Write out all of the records exactly once more and skip the images.

Extracted records:

######

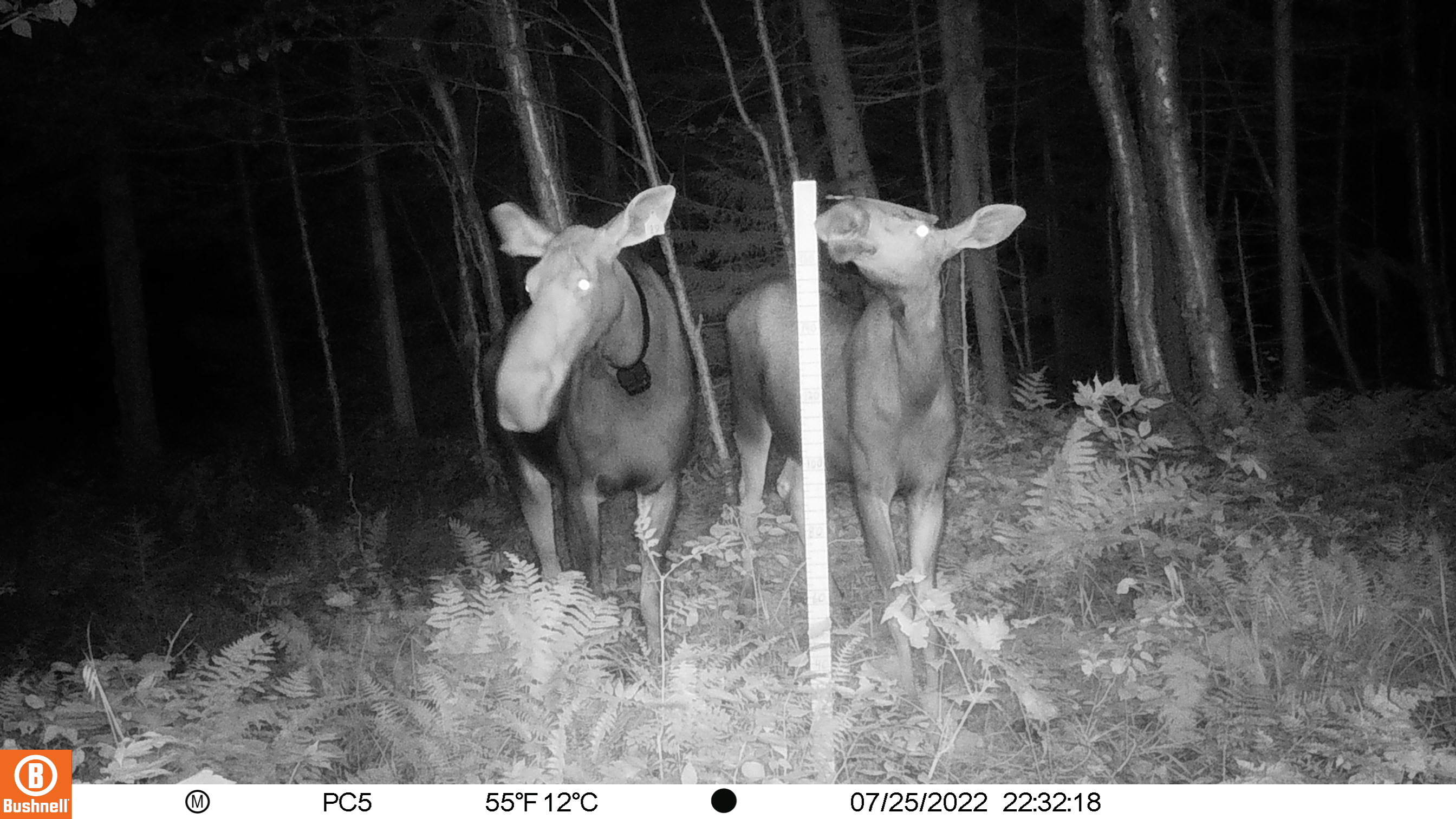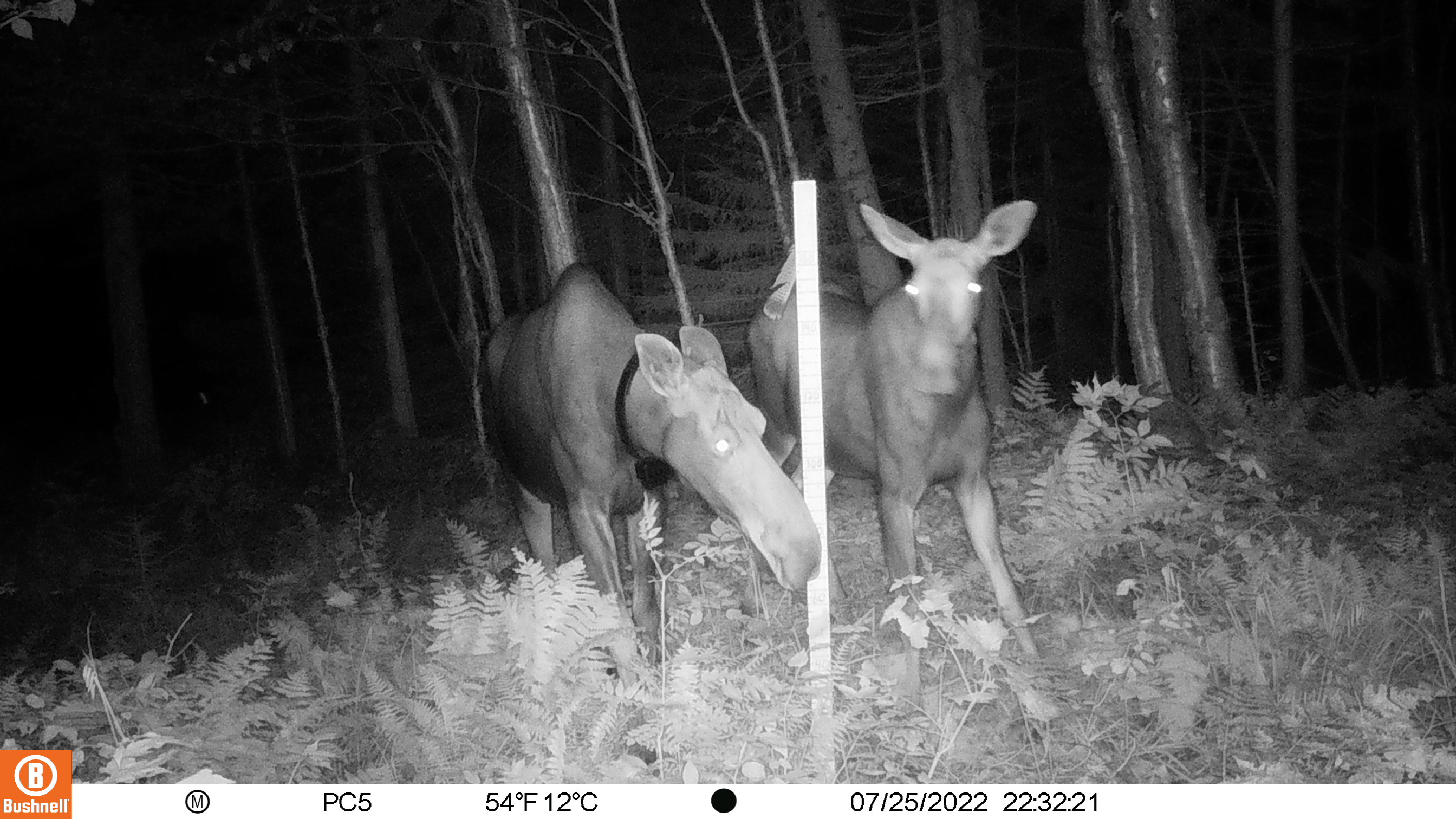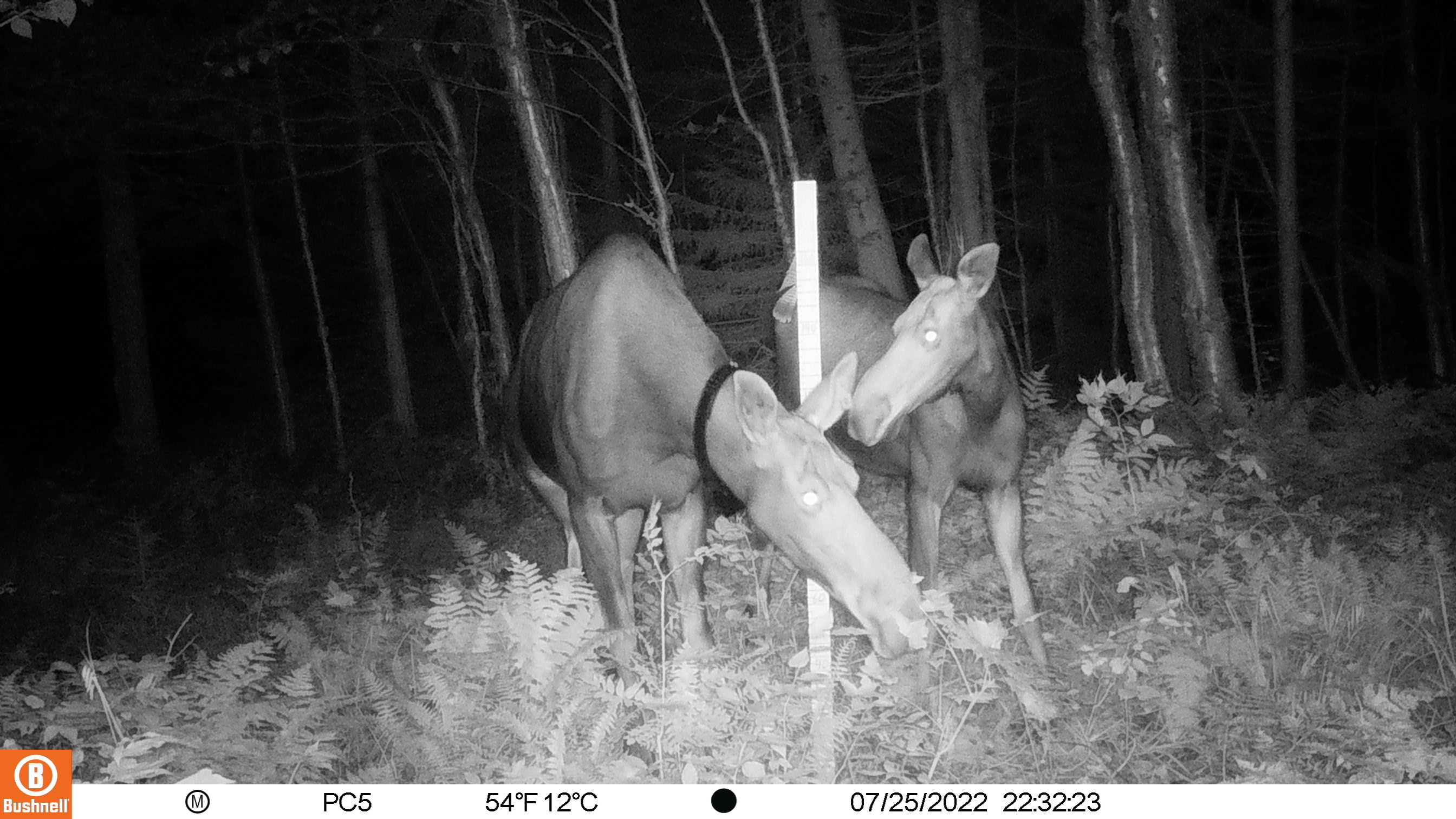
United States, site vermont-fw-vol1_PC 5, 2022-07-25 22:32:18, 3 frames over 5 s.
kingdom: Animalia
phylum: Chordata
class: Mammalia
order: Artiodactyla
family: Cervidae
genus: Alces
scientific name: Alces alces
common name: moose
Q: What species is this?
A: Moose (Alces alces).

######

Output for this exercise:
United States, site vermont-fw-vol1_PC 5, 2022-07-25 22:32:18, 3 frames over 5 s.
kingdom: Animalia
phylum: Chordata
class: Mammalia
order: Artiodactyla
family: Cervidae
genus: Alces
scientific name: Alces alces
common name: moose
Q: What species is this?
A: Moose (Alces alces).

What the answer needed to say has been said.